* _GIVEN INFORMATION_:
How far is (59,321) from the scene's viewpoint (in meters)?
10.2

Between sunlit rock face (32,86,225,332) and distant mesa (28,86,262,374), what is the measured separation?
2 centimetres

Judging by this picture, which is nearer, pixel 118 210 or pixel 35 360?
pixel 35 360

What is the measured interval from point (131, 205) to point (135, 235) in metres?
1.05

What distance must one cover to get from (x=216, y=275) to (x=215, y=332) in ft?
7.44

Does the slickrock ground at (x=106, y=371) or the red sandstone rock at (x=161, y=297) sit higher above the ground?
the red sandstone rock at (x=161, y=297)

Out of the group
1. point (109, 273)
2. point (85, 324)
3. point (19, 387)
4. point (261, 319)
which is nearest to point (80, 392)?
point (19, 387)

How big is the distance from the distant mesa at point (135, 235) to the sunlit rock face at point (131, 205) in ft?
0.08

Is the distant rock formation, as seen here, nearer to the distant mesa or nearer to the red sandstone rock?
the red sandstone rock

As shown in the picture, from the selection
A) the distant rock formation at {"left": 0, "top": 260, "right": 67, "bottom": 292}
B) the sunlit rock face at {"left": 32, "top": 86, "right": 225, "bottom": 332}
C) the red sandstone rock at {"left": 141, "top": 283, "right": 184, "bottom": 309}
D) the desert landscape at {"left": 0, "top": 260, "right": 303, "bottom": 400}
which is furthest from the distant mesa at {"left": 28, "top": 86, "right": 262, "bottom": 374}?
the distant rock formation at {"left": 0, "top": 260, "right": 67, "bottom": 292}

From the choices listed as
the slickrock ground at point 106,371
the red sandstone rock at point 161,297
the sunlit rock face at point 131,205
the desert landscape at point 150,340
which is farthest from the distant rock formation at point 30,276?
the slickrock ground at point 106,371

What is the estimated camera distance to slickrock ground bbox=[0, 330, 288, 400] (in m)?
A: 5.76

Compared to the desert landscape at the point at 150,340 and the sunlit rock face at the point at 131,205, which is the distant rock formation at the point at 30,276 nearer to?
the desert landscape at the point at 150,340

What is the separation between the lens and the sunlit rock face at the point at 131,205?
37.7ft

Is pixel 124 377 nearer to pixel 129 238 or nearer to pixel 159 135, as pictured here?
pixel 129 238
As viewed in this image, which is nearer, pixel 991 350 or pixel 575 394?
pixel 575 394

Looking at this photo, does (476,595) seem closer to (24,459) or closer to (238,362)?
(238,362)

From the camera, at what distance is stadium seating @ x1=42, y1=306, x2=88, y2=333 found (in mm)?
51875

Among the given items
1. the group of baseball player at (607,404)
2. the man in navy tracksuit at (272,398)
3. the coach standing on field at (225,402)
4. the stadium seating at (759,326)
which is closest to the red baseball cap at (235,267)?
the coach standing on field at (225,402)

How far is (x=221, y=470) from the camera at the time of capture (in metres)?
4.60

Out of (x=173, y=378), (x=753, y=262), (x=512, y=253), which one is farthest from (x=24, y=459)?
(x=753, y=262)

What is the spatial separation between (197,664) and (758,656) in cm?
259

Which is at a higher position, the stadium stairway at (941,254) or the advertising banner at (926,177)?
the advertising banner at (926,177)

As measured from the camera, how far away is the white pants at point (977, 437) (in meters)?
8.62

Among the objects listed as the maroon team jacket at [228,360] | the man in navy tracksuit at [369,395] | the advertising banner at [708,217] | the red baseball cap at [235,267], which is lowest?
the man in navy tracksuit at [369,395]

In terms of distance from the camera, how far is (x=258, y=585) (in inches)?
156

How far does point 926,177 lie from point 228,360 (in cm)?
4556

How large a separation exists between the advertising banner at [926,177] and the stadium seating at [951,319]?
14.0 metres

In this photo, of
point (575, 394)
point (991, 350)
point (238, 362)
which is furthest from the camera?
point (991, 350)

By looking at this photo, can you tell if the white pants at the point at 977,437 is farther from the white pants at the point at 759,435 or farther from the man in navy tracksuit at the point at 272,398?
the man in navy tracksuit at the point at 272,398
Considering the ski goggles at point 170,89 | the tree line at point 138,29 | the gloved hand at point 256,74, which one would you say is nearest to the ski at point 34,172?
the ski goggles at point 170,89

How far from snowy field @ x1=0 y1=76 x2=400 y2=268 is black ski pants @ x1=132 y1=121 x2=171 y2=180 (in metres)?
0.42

* _STATED PROBLEM_: Without leaving anything out, give the entries again exactly.

* _RESPONSE TO THIS EXERCISE_:
How far is (59,321) from the scene's viewpoint (in meters)?
10.2

Between sunlit rock face (32,86,225,332) and distant mesa (28,86,262,374), what is the measured separation?
2 centimetres

Judging by this picture, which is nearer, pixel 118 210 or pixel 35 360?
pixel 35 360

What is the measured interval from point (131, 205) to point (135, 235) in metres?
1.05

What distance must one cover to get from (x=216, y=275) to (x=215, y=332) in ft?
7.44

Does the slickrock ground at (x=106, y=371) or the red sandstone rock at (x=161, y=297) sit higher above the ground?
the red sandstone rock at (x=161, y=297)

Out of the group
1. point (109, 273)
2. point (85, 324)
3. point (19, 387)
4. point (261, 319)
which is nearest to point (80, 392)?
point (19, 387)

How big is the distance from the distant mesa at point (135, 235) to the sunlit rock face at point (131, 205) in ft?
0.08

Is the distant rock formation, as seen here, nearer to the distant mesa or nearer to the red sandstone rock?
the red sandstone rock

As shown in the picture, from the selection
A) the distant rock formation at {"left": 0, "top": 260, "right": 67, "bottom": 292}
B) the sunlit rock face at {"left": 32, "top": 86, "right": 225, "bottom": 332}
C) the red sandstone rock at {"left": 141, "top": 283, "right": 184, "bottom": 309}
D) the desert landscape at {"left": 0, "top": 260, "right": 303, "bottom": 400}
which is furthest from the distant mesa at {"left": 28, "top": 86, "right": 262, "bottom": 374}?
the distant rock formation at {"left": 0, "top": 260, "right": 67, "bottom": 292}

From the choices listed as
the slickrock ground at point 106,371
the red sandstone rock at point 161,297
the sunlit rock face at point 131,205
the desert landscape at point 150,340
which is farthest from the distant rock formation at point 30,276?
the slickrock ground at point 106,371

What is the estimated camera distance to slickrock ground bbox=[0, 330, 288, 400] (in m)?
A: 5.76

Compared to the desert landscape at the point at 150,340 and the sunlit rock face at the point at 131,205, which is the distant rock formation at the point at 30,276 nearer to?
the desert landscape at the point at 150,340

What is the separation between the lens and the sunlit rock face at the point at 131,205?
37.7ft

Is pixel 124 377 nearer to pixel 129 238 or nearer to pixel 159 135, as pictured here?
pixel 129 238
As viewed in this image, which is nearer, pixel 991 350 or pixel 575 394?
pixel 575 394

Looking at this photo, does (476,595) seem closer to (24,459) or closer to (238,362)?
(238,362)

From the camera, at what distance is stadium seating @ x1=42, y1=306, x2=88, y2=333 found (in mm)?
51875

Among the given items
1. the group of baseball player at (607,404)
2. the man in navy tracksuit at (272,398)
3. the coach standing on field at (225,402)
4. the stadium seating at (759,326)
which is closest to the red baseball cap at (235,267)?
the coach standing on field at (225,402)

How far is (x=221, y=470) from the camera at the time of capture (in metres)?
4.60

Out of (x=173, y=378), (x=753, y=262), (x=512, y=253), which one is farthest from (x=24, y=459)?
(x=753, y=262)

What is the spatial separation between (197,664) and (758,656) in cm?
259

Which is at a higher position, the stadium stairway at (941,254) or the advertising banner at (926,177)?
the advertising banner at (926,177)

As measured from the camera, how far away is the white pants at point (977, 437) (in meters)?
8.62

Among the objects listed as the maroon team jacket at [228,360] | the man in navy tracksuit at [369,395] | the advertising banner at [708,217] | the red baseball cap at [235,267], which is lowest?
the man in navy tracksuit at [369,395]

In terms of distance from the camera, how far is (x=258, y=585) (in inches)?
156

How far does point 926,177 lie from point 228,360 (in cm)?
4556

How large a separation exists between the advertising banner at [926,177] and the stadium seating at [951,319]?
14.0 metres

In this photo, of
point (575, 394)
point (991, 350)
point (238, 362)
which is furthest from the camera?
point (991, 350)

By looking at this photo, can you tell if the white pants at the point at 977,437 is farther from the white pants at the point at 759,435 or farther from the man in navy tracksuit at the point at 272,398?
the man in navy tracksuit at the point at 272,398
Considering the ski goggles at point 170,89 | the tree line at point 138,29 | the gloved hand at point 256,74, which one would you say is nearest to the ski at point 34,172?
the ski goggles at point 170,89

How far from snowy field @ x1=0 y1=76 x2=400 y2=268 is black ski pants @ x1=132 y1=121 x2=171 y2=180 (in metres)?
0.42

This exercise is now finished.